[Passage]

In the U.S. there are two groups concerned with the conduct of tarot readers. The Tarot Certification Board of America, which posts a Client Bill of Rights, and the American Tarot Association, which promotes a Code of Ethics. The TCBA’s Bill of Rights states, among other things, that as a client you are entitled to confidentiality; that readers are not qualified to give medical, financial, or legal advice (except if they’re doctors, financial advisors, or attorneys); that readers are not qualified to predict the future; and that they’re not qualified to make decisions for you.
The ATA believes that “Ethical Tarot readers are people who help others better hear their own inner guides.” And they reiterate the TCBA’s Bill of Rights, making the additional point that if readers happen to be doctors, financial advisors, or attorneys, they will “clearly differentiate between the tarot reading and any professional advice additionally provided.”

[/Passage]
[Source data]

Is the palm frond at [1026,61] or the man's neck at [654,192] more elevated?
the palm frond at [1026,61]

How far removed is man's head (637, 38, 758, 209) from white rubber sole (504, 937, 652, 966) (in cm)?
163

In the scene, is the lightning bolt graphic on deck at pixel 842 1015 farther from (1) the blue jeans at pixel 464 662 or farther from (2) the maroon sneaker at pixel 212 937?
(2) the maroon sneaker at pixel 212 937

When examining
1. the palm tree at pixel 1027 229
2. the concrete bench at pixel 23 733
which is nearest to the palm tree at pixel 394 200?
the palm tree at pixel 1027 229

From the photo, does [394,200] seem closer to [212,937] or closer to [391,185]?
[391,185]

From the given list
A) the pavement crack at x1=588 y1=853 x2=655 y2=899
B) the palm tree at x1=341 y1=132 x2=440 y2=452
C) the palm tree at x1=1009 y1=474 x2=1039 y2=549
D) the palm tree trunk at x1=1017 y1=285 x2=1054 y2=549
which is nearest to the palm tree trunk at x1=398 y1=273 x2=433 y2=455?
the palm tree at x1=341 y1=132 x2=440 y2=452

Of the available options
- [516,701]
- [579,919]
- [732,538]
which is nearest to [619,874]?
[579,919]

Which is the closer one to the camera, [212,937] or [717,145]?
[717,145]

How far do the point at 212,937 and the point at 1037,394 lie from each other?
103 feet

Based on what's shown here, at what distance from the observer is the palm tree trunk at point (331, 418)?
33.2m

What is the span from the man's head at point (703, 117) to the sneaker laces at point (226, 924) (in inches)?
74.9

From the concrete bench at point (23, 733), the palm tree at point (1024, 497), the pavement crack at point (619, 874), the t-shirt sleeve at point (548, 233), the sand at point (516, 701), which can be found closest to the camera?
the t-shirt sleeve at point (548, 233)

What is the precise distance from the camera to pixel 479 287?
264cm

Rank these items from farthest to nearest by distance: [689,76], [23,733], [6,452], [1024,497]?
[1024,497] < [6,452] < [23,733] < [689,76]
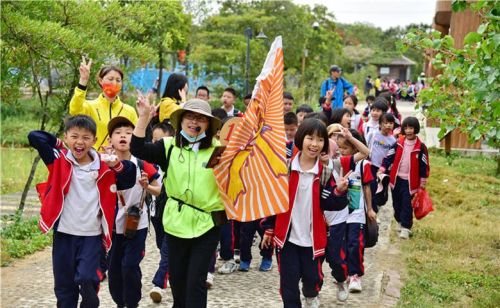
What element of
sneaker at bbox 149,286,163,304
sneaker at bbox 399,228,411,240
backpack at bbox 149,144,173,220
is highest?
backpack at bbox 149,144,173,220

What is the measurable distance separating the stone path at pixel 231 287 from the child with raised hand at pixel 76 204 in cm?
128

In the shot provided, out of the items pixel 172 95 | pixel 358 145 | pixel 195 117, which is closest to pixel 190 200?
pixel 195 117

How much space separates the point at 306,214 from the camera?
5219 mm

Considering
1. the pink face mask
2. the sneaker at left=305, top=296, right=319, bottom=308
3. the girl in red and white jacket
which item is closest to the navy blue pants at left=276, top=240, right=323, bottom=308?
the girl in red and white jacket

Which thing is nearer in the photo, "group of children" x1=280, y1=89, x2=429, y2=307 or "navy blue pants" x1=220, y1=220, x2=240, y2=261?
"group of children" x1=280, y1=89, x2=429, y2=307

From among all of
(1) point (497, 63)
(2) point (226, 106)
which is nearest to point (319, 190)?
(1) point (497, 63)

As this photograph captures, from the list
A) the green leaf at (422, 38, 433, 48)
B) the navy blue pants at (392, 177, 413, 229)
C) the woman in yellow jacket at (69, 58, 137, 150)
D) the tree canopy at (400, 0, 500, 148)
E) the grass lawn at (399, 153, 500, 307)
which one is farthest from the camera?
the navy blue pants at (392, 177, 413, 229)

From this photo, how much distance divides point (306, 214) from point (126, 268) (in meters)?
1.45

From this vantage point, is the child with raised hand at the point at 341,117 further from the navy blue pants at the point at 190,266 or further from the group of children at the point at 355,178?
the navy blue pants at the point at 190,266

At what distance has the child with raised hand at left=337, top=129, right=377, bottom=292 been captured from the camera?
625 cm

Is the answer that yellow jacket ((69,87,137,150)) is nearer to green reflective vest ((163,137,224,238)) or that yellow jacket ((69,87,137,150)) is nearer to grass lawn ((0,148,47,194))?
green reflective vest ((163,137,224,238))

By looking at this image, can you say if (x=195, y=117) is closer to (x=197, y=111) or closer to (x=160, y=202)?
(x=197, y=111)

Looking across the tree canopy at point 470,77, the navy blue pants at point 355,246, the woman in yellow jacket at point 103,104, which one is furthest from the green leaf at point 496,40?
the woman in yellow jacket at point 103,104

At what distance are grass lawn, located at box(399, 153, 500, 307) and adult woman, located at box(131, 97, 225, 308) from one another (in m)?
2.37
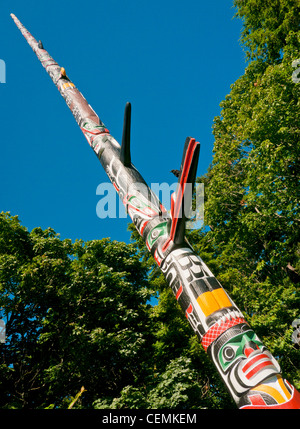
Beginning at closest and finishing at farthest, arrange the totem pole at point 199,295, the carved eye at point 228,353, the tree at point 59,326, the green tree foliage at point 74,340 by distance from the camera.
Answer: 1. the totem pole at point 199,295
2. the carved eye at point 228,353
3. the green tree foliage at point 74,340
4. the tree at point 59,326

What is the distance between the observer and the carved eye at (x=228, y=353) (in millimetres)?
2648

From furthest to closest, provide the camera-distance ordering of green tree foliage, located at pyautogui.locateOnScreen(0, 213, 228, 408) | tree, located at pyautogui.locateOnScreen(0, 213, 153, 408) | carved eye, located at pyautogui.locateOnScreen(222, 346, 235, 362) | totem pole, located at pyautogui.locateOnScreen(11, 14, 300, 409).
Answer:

[/Source data]

Rewrite the passage on tarot ethics from "In the U.S." to "decisions for you.", putting "practitioners" wherever "readers" appears. The records were taken from a source other than the text.

■ Result:
In the U.S. there are two groups concerned with the conduct of tarot practitioners. The Tarot Certification Board of America, which posts a Client Bill of Rights, and the American Tarot Association, which promotes a Code of Ethics. The TCBA’s Bill of Rights states, among other things, that as a client you are entitled to confidentiality; that practitioners are not qualified to give medical, financial, or legal advice (except if they’re doctors, financial advisors, or attorneys); that practitioners are not qualified to predict the future; and that they’re not qualified to make decisions for you.